Maj. Op. at 10 (emphasis original). In United States v. Ecker, 543
F.2d 178 (D.C. Cir. 1976), this Court emphasized the district court's expanded
role in resolving a conditional release petition pursuant to D.C. Code
§ 24-301: Thus, in conditional release proceedings (as well as unconditional
release proceedings) the role of the district court (i.e., the standard
of review) ... is not simply to review the hospital's decision for unreasonableness,
but rather itself to decide the ultimate question: whether the present
status of the patient is such that continued confinement [without conditional
release] is justifiable.
... In order to approve a conditional release, we hold
that the district court must independently weigh the evidence and make
a de novo determination that the patient will not in the reasonable
future endanger himself or others. Id. at 186-87 (internal footnote
and quotations omitted) (emphasis and brackets original). This is so because,
as the Ecker court recognized, "when a district court is asked to
review a conditional release certification the basic policy underlying
section 301(e) comes into play, and the court must decide whether the hospital's
proposal 'provide[s] treatment and cure for the individual in [sic] manner
which affords reasonable assurance for the public safety.' " Id.
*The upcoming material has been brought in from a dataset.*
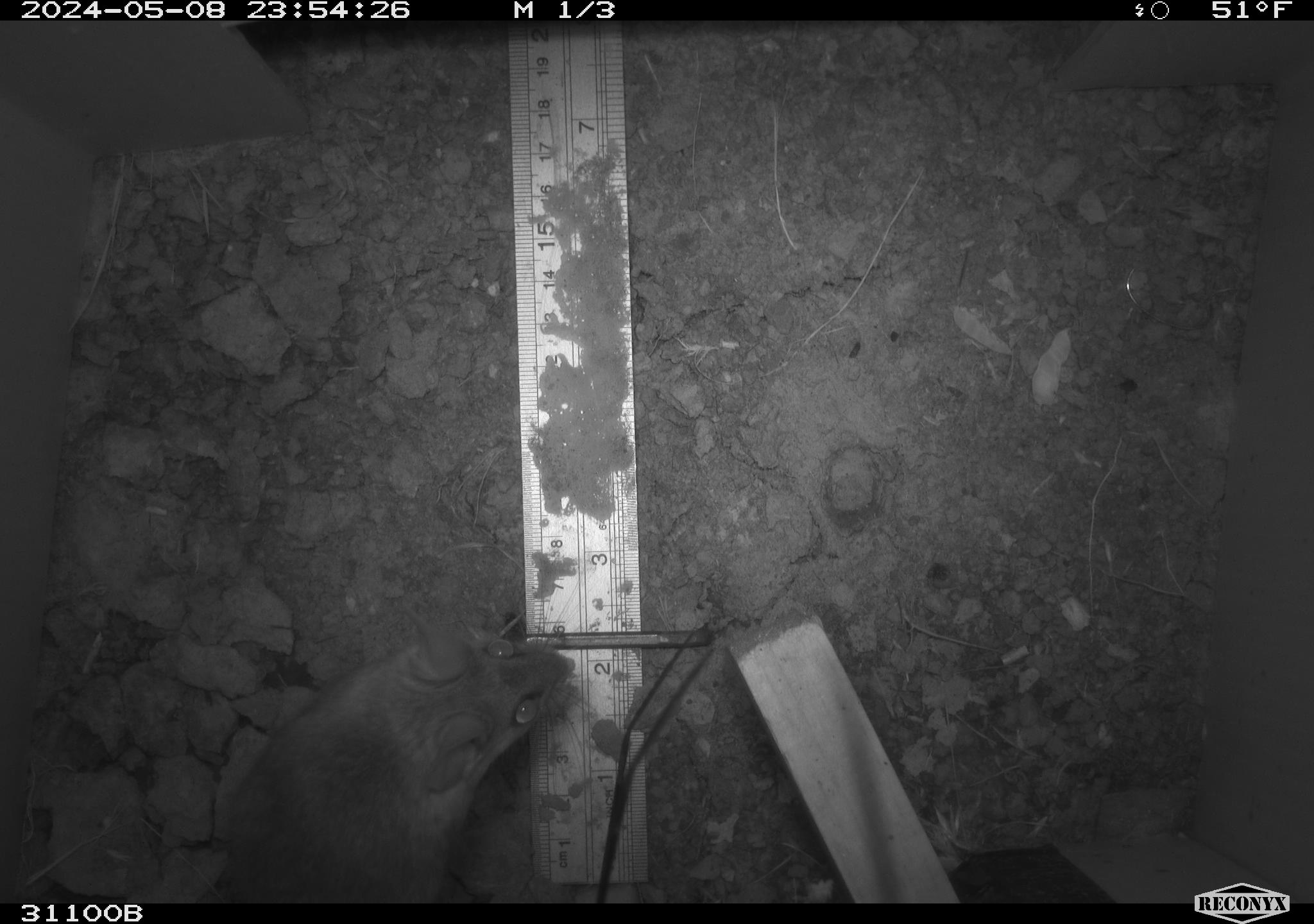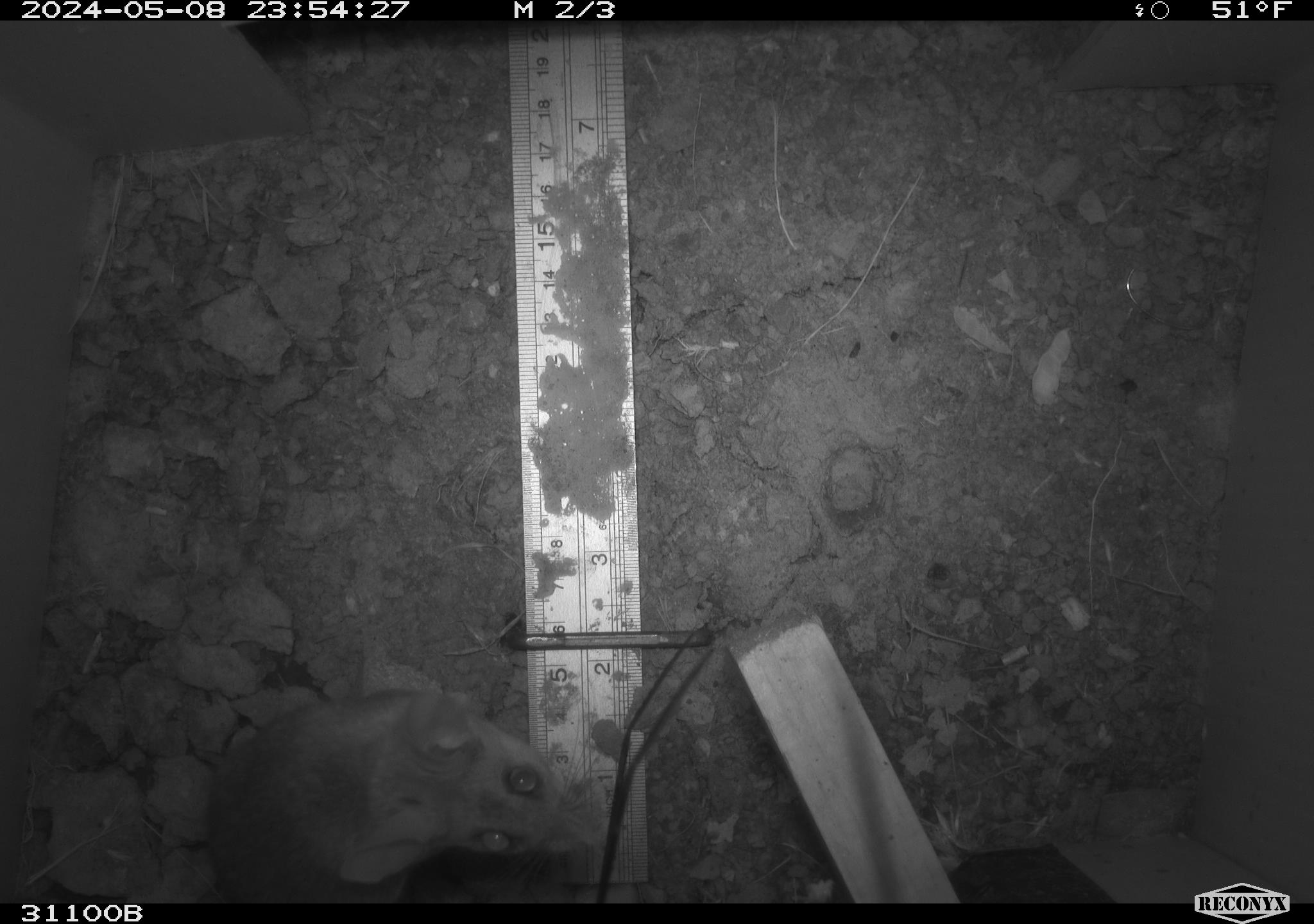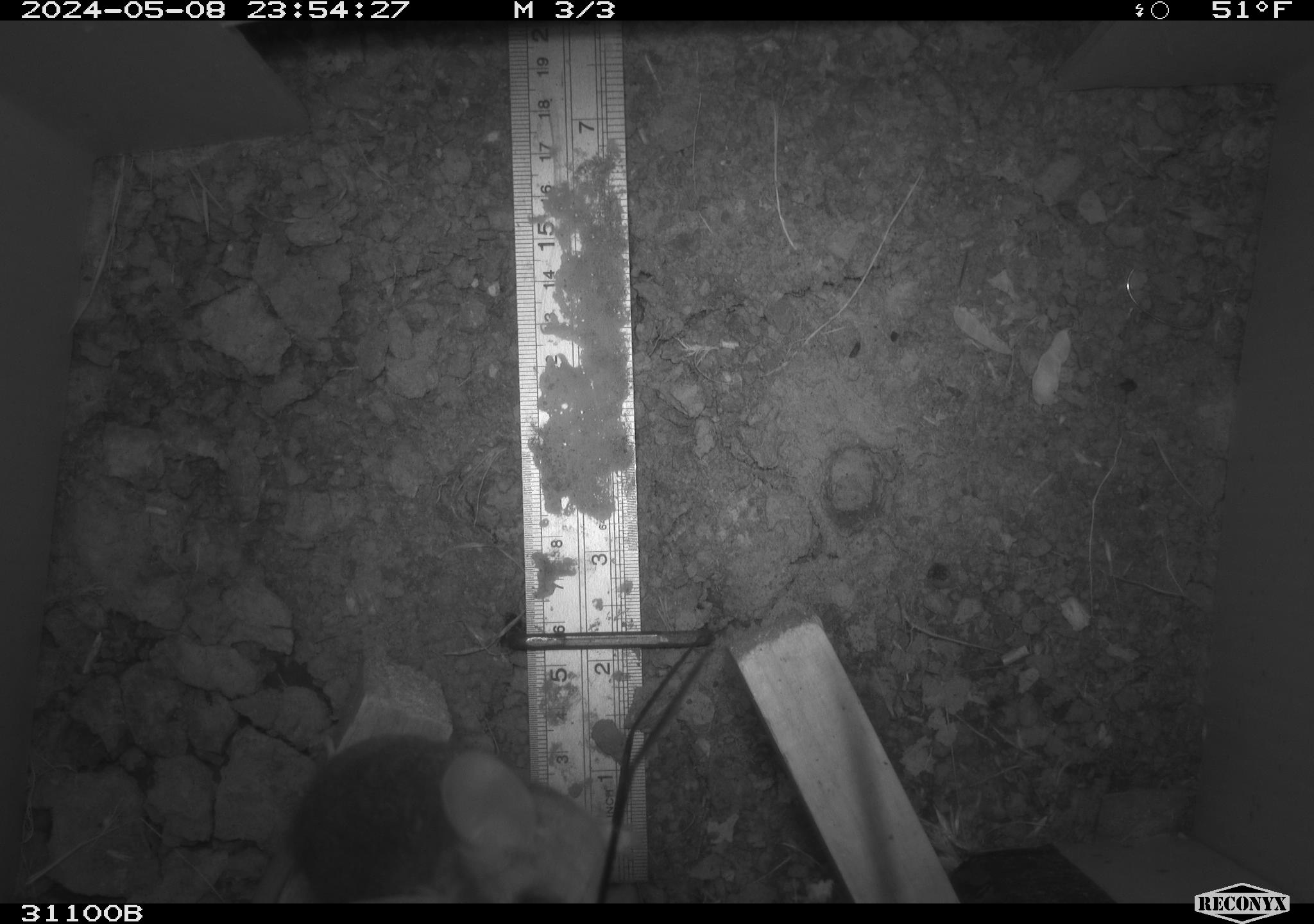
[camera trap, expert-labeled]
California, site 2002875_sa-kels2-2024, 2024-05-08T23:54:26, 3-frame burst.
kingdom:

at 182-83 (internal footnote omitted) (brackets original).
The record reveals that the district court followed Ecker
to the letter, "independently weigh[ing] and evaluat[ing] the evidence."
Id.
at 184. The district court relied heavily upon the opinion of the government's
psychiatrist, Dr. Raymond F. Patterson, who described Hinckley's "past
and continued propensity for deception and secretiveness, especially to
those responsible for treating him." United States v. Hinckley,
967 F. Supp. 557, 560 (D.D.C. 1997). And in evaluating the opinions of
Hinckley's experts, the district court looked to Hinckley's own words:
Moreover, in considering the opinions of his experts, the Court is reminded
of a journal entry made by Mr. Hinckley in 1987 in which he wrote:
"I dare say that not one psychiatrist who has
analyzed me knows any more about me than the average person on the street
who has read about me in the newspapers. Psychiatry is a guessing game
and I do my best to keep the fools guessing about me. They will never know
the true John Hinckley. Only I fully understand myself."
Tr. 156-157; (stipulated to by counsel for Petitioner).
What is particularly disturbing is that this statement
was written at a time when the Petitioner had already undergone five years
of treatment and had convinced his treatment clinicians that he had recovered
sufficiently for conditional release. Statements such as these cause the
Court to proceed carefully in weighing current assessments of the Petitioner
by his experts. Id. at 562.
As the majority observes, the district court "never mentioned
the Review Board's decision in this discussion." Maj. Op. at 9. The record
plainly manifests that the district court did not rely on the Hospital
Review Board's recommendation (indeed, the court did not deem it relevant
except insofar as it caused the court to conduct an even more "exacting"
review, 967 F. Supp. at 559). Accordingly, there is no need to reach the
extraneous deliberative process privilege claim and I respectfully decline
to join the majority's discussion of it.